▸ What you will do
In the text about women wrongly told at early scans that their babies had died, what is the problem initially being blamed on?

Dot writes: there’s a shocking story in the news here about a woman who at an early scan was wrongly told her baby had died and was booked in for a D & C. Fortunately she got a second opinion, or she would have lost a perfectly healthy baby. Since this story broke several other women have reported similar experiences, including one who underwent the D & C and then found she was still carrying a living child, so presumably had been expecting twins. The problem is being blamed on faulty scanning equipment in the first instance. The true horror in the story is the realisation that there were probably other living babies who were aborted because of faulty scanners and a lack of checks.
What this underlines for me is the danger of trusting machines to the exclusion of less quantifiable, more subjective assessments of maternal well-being. The woman in the original story still felt pregnant and trusted her own senses enough to do something about it; but so often in modern medical and maternity care the authority of technology is allowed to silence completely the unscientific instincts of the person. (My use of ‘unscientific’ is deliberate there: the Latin scientia refers to any kind of knowledge, but we use its English descendent only for particular kinds of knowledge gained through formally defined methods of testing and analysis carried out by a select class of people.)
The other lesson I draw – not a new one, but one it’s good to be reminded of – is to be grateful for my own beautiful babies, whose hearts were always happily audible and visible when medical science required them to be.

▸ Records
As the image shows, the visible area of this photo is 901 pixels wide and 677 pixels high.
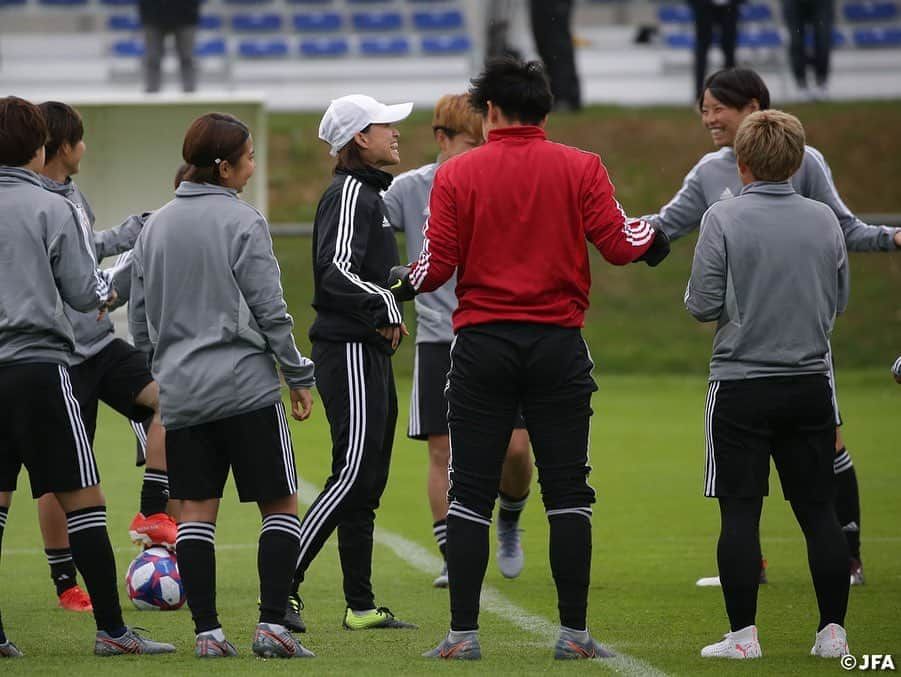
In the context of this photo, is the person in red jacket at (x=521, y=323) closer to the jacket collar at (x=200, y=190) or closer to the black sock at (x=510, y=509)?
the jacket collar at (x=200, y=190)

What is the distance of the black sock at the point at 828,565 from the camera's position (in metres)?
5.35

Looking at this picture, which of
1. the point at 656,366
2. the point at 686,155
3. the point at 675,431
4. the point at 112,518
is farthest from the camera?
the point at 686,155

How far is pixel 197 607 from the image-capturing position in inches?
211

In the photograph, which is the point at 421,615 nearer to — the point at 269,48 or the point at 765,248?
the point at 765,248

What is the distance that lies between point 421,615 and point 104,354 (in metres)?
1.91

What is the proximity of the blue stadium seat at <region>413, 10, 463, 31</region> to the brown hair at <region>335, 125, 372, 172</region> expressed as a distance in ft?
106

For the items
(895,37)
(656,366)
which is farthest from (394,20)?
(656,366)

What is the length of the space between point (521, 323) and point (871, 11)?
33041 mm

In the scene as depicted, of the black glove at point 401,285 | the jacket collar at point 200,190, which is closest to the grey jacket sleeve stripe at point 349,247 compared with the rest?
the black glove at point 401,285

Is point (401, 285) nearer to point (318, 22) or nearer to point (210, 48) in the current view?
point (210, 48)

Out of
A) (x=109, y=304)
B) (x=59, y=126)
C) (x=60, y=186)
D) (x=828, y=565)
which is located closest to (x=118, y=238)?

▸ Answer space
Faulty scanning equipment.